New athletic director brings small-town roots to job

After more than a decade in teaching and administration, hailing from a really small town and with a high appreciation for the importance of co-curricular activities, Tim Porter arrives as Sweet Home High School’s new athletic director and assistant principal.

He succeeds Dave Goetz, who is working as athletic director and vice principal at Sweet Home Junior High, in one of several changes in District 55 administrative staff.

Those include Keith Winslow’s move from Oak Heights to assistant principal at Sweet Home High School and Derek Barnhurst’s switch from vice principal at Sweet Home Junior High to principal at Oak Heights. Jack Nickerson is the new principal at Holley School.

“I grew up in a small town in eastern Oregon called Helix,” Porter, 41, said. The town, also known as Griswold, has a population of around 150. He graduated in a class of 10 from Helix High School in 1986.

Porter graduated from Oregon State University in 1991 with a bachelor’s degree in science education. He earned his master’s degree in theology from Fuller Theological Seminary in Pasadena, Calif., in 2004. He has one class and his dissertation remaining to complete a doctorate in education leadership at George Fox University.

After graduating from OSU, he taught for 12 years, including seven years at Weston-McEwen High School, in the Athena and Weston communities of eastern Oregon, Porter said. He also taught for a year at Colton High School before moving on to seminary.

“I’d been teaching for nine years, I guess; and I kind of didn’t know what I wanted to do, to be honest.”

He decided he wanted to be a pastor and started attending seminary, he said. He taught three more years at a private school in Pasadena while attending seminary.

About halfway through completing his master’s degree, Porter started taking leadership classes.

“It just dawned on me,” he said. “Why not combine the leadership with something I’ve already been doing for 11 years?”

That led him to school administration, he said.

He got into teaching in the first place because he liked the idea of teaching kids, he said.

“I had had some excellent teachers when I was in school,” he said. “The ones that were really good really influenced my life.”

Porter didn’t set out initially to teach, he said. Like many others, he had visions of becoming independently wealthy and thought electrical engineering would take him there.

But it wasn’t for him, he said. He recalled sitting in class working on circuit boards. A couple of other students were excited about working on the boards. He wasn’t.

“I didn’t love electrical engineering like they did,” he said.

Athletics have always been important to Porter, he said. “I actually went to Oregon State on a track scholarship.”

That was the year the school ended the program, he said, but he always was involved in athletics somehow. He has coached JV and varsity basketball and was an assistant football coach.

“Athletics, I think, is an integral part of the education experience,” Porter said.

He stressed that it is only one of many co-curricular activities, and other co-curricular activities are equally important to the education experience.

That includes the clubs, art, drama, music and other non-required activities, he said. “Athletics is one avenue kids can pursue through co-curricular activities.”

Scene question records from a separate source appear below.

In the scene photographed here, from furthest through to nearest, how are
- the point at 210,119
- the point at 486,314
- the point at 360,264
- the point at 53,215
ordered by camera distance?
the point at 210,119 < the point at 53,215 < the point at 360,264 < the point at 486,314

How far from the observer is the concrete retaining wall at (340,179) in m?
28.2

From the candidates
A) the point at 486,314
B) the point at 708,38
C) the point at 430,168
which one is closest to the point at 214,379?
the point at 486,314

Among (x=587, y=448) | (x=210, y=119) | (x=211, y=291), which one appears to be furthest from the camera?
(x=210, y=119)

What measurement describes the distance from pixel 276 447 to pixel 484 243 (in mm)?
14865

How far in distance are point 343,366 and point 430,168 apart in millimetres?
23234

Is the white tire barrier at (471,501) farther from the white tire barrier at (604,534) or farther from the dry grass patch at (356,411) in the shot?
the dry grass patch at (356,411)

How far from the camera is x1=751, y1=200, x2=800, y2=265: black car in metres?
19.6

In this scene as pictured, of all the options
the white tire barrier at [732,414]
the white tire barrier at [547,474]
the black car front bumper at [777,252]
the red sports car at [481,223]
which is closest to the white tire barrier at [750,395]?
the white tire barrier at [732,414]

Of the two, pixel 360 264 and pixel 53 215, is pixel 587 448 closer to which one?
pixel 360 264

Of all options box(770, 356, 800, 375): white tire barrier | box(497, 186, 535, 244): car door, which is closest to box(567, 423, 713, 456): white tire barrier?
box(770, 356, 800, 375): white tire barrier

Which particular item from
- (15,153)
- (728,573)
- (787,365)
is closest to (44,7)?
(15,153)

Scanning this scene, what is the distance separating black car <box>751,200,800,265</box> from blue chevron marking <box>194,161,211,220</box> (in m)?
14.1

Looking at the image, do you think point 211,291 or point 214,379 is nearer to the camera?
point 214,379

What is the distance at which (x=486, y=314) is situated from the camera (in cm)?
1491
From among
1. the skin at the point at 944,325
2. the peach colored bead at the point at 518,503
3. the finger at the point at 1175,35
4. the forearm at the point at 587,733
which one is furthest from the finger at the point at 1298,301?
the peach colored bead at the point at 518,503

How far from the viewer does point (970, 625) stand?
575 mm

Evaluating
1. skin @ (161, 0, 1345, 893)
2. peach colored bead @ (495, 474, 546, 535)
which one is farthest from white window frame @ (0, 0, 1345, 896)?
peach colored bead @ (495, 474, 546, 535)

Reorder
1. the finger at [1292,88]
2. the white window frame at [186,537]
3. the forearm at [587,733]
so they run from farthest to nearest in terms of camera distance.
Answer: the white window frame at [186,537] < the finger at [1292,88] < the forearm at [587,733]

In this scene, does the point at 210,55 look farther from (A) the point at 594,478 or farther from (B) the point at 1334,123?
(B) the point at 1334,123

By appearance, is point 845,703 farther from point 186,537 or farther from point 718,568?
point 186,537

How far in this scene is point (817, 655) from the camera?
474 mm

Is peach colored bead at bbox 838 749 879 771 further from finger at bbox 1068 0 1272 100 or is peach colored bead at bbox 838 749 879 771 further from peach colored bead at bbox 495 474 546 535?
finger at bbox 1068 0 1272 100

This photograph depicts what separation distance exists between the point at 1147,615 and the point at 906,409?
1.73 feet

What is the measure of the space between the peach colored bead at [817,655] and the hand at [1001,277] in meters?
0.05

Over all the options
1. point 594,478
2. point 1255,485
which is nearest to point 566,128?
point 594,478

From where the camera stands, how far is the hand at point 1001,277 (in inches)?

These activities provide education in leadership and teamwork and help build character, he said. The classroom can provide these experiences but it’s a different environment, and students who may not take leadership roles in a classroom may do it in sports.

The activities provide more opportunities for success, he said.

After receiving his master’s degree, he worked as athletic director and administrator at Crook County High School in Prineville, and then he served as principal at both schools in the Condon School District before coming to Sweet Home this summer.

The Condon district has 120 students and is divided into two schools, kindergarten through eighth grade and ninth through 12th grade.

He had been slated to become superintendent of that district, he said, but he and his wife had been talking about opportunities for their children and thought a “big city” like Sweet Home, with its location and size, would offer more.

“It’s just the right size,” he said. “It’s not so big you’re going to get lost, and when you grow up in eastern Oregon, even Portland seems close.”

When they get too big, cities lose those small-town connections, he said. Sweet Home still has the small-town feel, and it has a lot of options.

He has been in town since July with his family, including wife Traci, and three children, Christian, a freshman; India, a seventh-grader; and Tucker, a fifth-grader; and he has had a chance to meet many members of the community, he said.

“I really enjoy it,” Porter said. “The people are very friendly here. They’re more than willing to help out and go out of their way to introduce themselves. The coaches I’ve met here so far have been fantastic.”